*DATASET EXTRACT:*
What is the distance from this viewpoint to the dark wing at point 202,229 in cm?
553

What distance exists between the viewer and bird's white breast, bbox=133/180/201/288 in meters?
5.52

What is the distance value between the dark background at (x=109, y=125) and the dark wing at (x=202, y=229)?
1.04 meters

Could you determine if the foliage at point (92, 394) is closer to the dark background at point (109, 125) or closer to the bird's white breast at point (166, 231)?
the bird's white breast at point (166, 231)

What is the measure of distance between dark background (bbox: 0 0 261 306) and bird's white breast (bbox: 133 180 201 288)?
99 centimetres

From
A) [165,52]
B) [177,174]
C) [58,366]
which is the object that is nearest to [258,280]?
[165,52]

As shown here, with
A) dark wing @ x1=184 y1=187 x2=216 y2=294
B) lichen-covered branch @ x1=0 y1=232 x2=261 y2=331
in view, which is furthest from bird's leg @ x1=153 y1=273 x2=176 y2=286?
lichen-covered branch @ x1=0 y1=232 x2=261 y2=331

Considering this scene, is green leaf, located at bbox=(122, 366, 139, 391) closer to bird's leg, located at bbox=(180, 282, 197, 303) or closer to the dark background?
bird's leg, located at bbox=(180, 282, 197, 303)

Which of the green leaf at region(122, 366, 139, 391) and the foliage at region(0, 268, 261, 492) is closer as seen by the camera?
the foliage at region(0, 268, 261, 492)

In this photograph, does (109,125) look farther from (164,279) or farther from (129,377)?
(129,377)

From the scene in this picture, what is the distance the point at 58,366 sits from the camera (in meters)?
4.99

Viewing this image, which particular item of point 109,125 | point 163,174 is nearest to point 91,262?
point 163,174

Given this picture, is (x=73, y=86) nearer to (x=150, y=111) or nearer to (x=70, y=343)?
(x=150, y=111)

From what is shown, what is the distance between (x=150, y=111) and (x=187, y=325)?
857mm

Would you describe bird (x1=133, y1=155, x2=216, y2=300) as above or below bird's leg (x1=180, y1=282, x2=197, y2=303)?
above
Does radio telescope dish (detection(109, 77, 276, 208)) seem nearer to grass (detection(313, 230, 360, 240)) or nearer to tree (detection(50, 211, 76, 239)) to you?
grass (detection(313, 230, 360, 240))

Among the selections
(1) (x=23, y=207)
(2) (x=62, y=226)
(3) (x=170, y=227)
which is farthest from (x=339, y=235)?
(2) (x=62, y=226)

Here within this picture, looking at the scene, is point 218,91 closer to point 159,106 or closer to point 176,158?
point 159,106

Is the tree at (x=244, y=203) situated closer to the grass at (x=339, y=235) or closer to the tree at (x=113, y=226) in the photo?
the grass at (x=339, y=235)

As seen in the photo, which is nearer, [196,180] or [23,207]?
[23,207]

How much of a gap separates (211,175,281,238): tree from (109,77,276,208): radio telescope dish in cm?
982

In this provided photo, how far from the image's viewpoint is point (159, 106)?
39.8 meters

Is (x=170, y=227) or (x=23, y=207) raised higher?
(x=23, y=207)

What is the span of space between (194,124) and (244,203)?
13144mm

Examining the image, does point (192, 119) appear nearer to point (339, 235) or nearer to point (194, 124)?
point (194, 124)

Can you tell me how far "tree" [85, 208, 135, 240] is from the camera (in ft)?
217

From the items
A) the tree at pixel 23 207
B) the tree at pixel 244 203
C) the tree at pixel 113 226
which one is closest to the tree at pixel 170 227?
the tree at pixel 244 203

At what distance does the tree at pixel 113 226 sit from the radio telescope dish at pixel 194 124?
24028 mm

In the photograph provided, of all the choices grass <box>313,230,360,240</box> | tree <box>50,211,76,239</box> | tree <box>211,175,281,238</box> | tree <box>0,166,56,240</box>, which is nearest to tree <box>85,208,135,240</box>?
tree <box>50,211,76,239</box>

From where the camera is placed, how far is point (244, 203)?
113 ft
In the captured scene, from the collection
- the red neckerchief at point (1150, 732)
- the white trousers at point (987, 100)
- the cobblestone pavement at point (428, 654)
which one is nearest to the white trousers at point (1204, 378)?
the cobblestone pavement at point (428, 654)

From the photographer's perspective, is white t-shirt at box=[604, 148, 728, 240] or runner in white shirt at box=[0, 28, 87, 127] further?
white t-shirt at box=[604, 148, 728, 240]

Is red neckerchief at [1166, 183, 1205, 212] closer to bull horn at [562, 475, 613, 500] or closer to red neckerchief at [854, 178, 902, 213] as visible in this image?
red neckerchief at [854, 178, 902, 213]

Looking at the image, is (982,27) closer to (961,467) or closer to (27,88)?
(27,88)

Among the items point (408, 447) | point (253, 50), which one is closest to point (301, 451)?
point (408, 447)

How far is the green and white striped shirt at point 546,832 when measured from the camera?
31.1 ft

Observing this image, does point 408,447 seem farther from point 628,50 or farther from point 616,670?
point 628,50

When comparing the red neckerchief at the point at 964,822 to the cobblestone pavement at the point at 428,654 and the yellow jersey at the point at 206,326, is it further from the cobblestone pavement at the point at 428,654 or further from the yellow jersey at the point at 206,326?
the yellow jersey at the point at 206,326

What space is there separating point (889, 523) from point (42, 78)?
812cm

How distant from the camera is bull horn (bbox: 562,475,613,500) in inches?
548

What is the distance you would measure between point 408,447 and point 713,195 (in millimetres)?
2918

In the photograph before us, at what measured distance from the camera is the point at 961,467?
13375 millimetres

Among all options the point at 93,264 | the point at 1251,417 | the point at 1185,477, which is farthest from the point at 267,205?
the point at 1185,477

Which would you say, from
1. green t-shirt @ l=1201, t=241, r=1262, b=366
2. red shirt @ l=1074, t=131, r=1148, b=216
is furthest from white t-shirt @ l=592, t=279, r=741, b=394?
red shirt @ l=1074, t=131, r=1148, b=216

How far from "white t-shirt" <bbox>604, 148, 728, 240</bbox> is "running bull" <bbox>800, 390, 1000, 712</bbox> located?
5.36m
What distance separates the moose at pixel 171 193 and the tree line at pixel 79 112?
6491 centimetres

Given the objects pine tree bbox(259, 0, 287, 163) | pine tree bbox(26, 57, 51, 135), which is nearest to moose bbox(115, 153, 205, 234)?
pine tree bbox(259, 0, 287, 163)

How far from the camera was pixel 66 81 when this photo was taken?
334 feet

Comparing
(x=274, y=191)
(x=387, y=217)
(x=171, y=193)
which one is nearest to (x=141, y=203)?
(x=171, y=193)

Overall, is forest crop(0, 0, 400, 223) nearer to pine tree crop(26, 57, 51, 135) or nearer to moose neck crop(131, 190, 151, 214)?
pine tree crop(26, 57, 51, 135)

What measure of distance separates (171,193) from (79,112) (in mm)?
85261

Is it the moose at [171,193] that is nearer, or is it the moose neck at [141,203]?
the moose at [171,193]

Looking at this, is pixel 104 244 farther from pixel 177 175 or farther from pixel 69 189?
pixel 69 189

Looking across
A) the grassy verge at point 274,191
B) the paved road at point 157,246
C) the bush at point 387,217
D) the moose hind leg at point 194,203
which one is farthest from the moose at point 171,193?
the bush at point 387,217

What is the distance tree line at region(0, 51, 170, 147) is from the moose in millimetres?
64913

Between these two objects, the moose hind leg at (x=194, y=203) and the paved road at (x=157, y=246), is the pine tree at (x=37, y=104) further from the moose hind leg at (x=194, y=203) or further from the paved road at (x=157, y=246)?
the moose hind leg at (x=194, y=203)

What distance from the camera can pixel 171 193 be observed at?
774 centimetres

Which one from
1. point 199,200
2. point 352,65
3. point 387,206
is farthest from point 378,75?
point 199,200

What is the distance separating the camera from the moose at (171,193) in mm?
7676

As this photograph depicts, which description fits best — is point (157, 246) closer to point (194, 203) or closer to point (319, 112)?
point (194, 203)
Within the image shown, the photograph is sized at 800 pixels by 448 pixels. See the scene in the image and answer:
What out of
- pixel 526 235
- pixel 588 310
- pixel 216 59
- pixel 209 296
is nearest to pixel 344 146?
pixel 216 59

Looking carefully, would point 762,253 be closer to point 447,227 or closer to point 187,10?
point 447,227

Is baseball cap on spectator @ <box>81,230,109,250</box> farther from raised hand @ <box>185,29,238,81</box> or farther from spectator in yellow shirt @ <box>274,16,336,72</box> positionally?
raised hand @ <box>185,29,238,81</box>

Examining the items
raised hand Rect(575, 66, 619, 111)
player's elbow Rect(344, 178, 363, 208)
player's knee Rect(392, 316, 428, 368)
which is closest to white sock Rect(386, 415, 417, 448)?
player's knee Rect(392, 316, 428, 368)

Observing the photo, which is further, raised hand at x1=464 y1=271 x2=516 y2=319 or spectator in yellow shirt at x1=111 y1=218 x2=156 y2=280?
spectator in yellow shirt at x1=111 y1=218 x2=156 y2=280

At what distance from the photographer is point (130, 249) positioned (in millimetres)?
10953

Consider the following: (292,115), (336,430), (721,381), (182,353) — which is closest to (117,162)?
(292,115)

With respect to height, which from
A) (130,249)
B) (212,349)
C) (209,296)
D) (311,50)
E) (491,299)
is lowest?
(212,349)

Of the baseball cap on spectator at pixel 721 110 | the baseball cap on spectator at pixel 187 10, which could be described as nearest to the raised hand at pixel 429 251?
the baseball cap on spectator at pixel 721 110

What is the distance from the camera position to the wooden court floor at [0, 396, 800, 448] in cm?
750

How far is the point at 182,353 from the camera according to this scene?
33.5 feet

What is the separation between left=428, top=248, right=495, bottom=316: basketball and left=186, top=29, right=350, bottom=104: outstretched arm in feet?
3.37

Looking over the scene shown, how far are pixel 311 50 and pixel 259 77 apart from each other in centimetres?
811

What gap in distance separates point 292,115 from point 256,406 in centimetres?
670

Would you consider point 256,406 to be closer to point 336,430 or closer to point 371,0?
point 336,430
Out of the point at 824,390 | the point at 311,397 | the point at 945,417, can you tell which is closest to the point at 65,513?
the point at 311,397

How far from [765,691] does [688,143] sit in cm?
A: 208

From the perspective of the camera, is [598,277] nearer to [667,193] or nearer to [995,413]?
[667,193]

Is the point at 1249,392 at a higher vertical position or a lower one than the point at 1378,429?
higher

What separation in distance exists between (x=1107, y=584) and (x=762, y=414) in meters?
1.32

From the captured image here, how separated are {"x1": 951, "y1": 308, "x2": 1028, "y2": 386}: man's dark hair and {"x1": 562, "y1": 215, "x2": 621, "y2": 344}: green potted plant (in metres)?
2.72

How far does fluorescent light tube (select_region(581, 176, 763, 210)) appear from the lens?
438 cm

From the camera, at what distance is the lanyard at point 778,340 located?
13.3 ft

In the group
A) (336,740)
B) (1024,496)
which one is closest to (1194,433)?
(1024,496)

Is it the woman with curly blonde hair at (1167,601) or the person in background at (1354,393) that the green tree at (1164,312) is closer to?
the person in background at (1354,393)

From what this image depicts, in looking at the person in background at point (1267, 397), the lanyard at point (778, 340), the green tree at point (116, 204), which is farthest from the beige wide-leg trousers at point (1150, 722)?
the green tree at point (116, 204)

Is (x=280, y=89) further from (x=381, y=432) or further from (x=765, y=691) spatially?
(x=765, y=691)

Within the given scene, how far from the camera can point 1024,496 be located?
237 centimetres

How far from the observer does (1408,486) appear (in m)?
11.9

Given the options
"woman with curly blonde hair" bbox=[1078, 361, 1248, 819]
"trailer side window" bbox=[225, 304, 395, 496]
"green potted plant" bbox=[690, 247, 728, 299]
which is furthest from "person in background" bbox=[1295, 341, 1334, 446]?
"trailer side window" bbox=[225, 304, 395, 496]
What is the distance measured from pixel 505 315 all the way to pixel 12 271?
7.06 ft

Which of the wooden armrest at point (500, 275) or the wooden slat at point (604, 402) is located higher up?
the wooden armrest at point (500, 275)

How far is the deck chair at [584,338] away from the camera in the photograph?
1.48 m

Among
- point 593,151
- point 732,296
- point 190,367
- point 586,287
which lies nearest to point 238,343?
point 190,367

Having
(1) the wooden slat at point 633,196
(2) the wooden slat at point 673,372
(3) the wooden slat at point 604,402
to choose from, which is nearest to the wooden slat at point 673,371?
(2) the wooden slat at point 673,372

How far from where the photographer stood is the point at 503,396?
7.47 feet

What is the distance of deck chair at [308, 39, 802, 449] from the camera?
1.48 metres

*EXERCISE DETAILS:*
Quote the records verbatim from the first line through the line containing "1.04 meters", including that line.

*WRITTEN SOLUTION:*
What is the distance from this viewpoint to the dark wing at point 202,229 in cm?
553

What distance exists between the viewer and bird's white breast, bbox=133/180/201/288 in meters?
5.52

What is the distance value between the dark background at (x=109, y=125) and the dark wing at (x=202, y=229)?
1.04 meters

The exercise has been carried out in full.